Las protestas estudiantiles comenzaron hace un cuarto de siglo, en 1999, por el cierre de un diario crítico contra el régimen fundamentalista y el protagonismo estudiantil volvió a destacar en sucesivas protestas hasta nuestros días. Ya entonces, la policía mató a varias decenas de estudiantes.
Las revueltas populares se repitieron en 2009 (la revolución Twitter, por su impacto social en movilizar a la población) contra el fraude electoral en la elección del presidente de la República y, esta vez, ya se incorporaron ciudadanos de a pie. Estas protestas duraron cerca de un mes, siendo asesinadas varias decenas de manifestantes.
Las protestas populares han ido creciendo en amplitud y carácter político a lo largo de varias décadas
En 2019 el motivo inmediato fue económico, con el fortísimo encarecimiento de la gasolina (en un país que dispone de grandes reservas de petróleo) por la retirada de una subvención estatal, lo que tocó gravemente al bolsillo de las clases populares, adquiriendo gran amplitud. En aquella ocasión empezaron a oírse en las manifestaciones consignas políticas, concretamente la destitución del Líder Supremo el Ayatolá Jamenei, quien es la piedra angular del régimen y jefe del Estado, bien por encima del presidente de la República, no siendo elegido en unas elecciones; Jamenei accedió al poder en 1989, hace más de un tercio de siglo. La violenta represión del régimen, que temió por su supervivencia, ocasionó unas 1.500 muertes de manifestantes en 2019.
Finalmente, en 2022 el móvil inicial fue la muerte en una comisaría, tras ser torturada, de una joven de 22 años (Mahsa Amini) que había sido arrestada por llevar mal puesto su hiyab, prenda islámica que cubre la cabeza -pero no la cara- y el pecho de las mujeres, que en Irán es estrictamente obligatorio desde la constitución de la República Islámica. En 2022 murieron unos 150 manifestantes, varios tras juicios sumarísimos. Varios miles fueron arrestados y maltratados en comisaría.
Nunca antes ha estado tan amenazado el régimen fundamentalista de Irán
Aunque existe una prolongada historia de revueltas populares contra la República Islámica, únicamente las actuales protestas están poniendo al régimen totalitario verdaderamente contra las cuerdas, con la posibilidad de derrocarlo.

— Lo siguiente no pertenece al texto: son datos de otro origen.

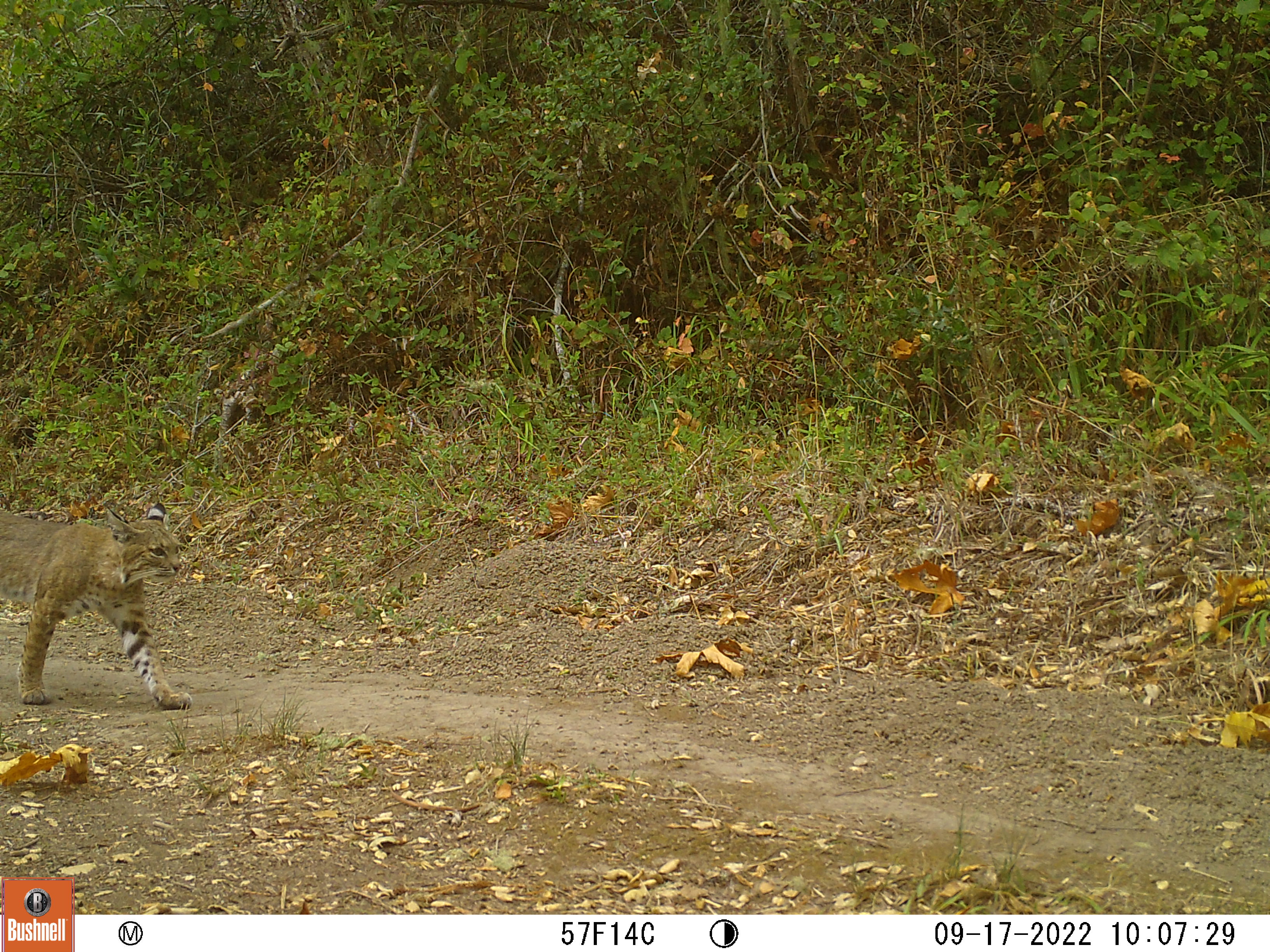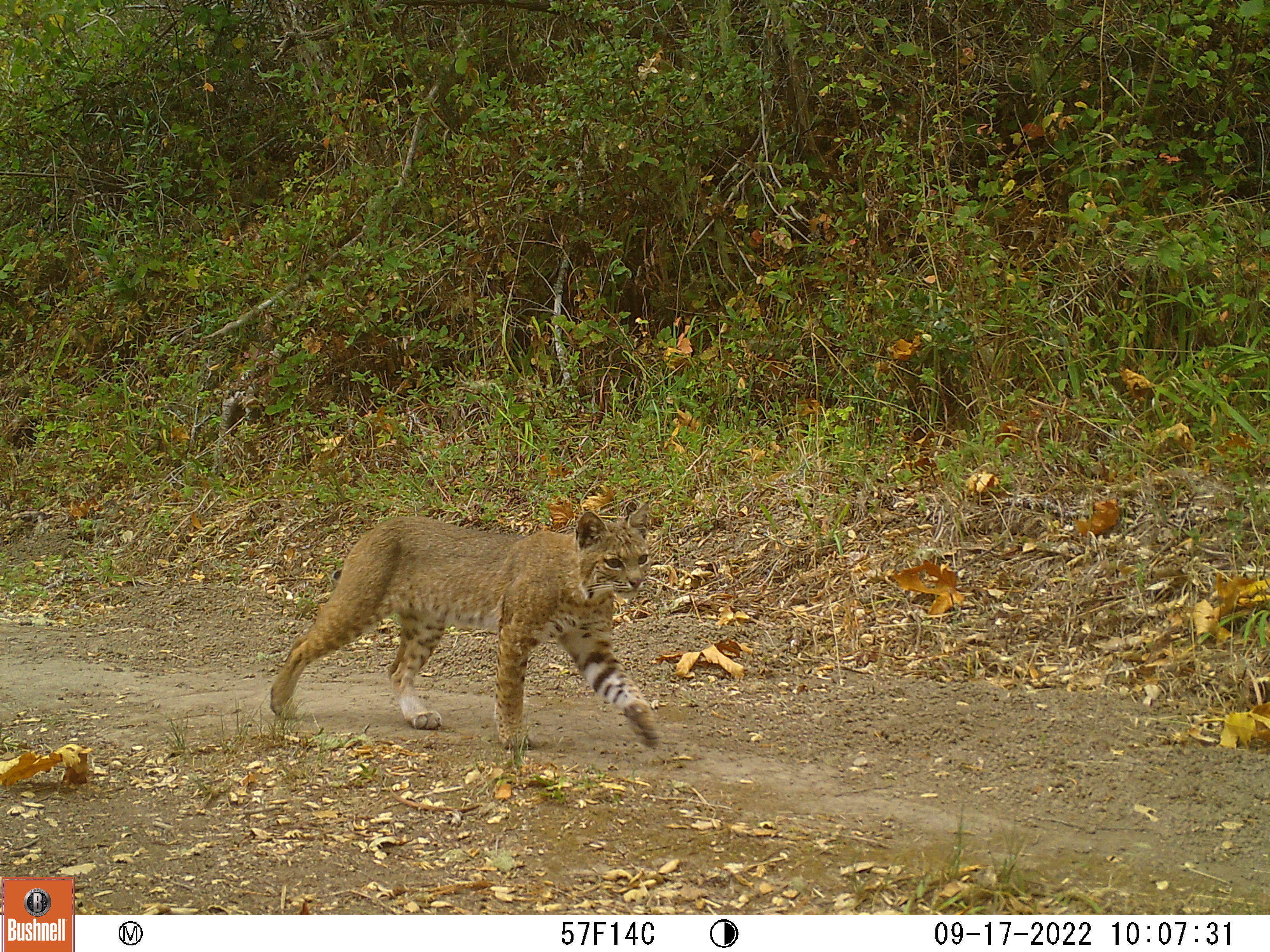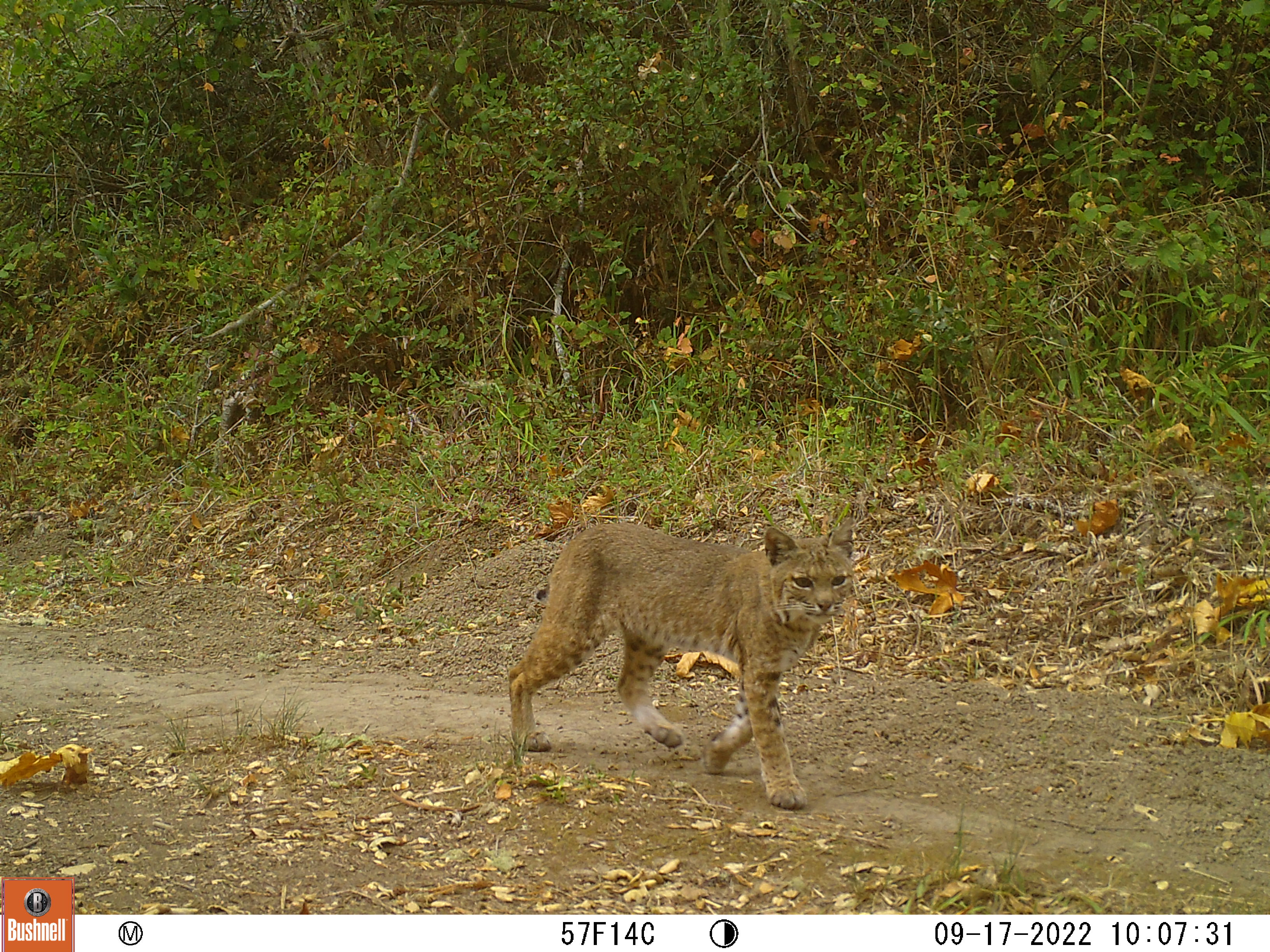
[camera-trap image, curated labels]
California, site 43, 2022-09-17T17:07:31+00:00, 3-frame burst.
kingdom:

Ha pasado casi medio siglo de la Revolución de los ayatolás de 1979 contra el Sha Mohammad Reza Pahleví, quien perdió la corona. El Sha fue prooccidental, aliándose con esos países contra el bloque soviético durante la Guerra Fría que había comenzado al finalizar la Segunda Guerra Mundial. La policía secreta del Sha practicó la persecución y tortura de bastantes de sus opositores, pero en una escala muy inferior a lo que viene haciendo el régimen islamista desde 1979.
Desde luego, las anteriores movilizaciones populares aunque no echaron abajo al régimen si que fueron logrando victorias parciales, algunas muy poco conocidas en Occidente. Por ejemplo, tras las protestas de 2022 contra la muerte en comisaria de la joven Mahsa Amini por no llevar bien puesto su pañuelo de cabeza (el hiyab), en las principales ciudades iraníes se ha extendido la presencia en las calles de muchas mujeres que no portan un hiyab y, de momento, no les han detenido.

Mujeres iraníes en Teherán en 2024 sin el hiyab, que debe cubrir la cabeza y el pecho de las mujeres.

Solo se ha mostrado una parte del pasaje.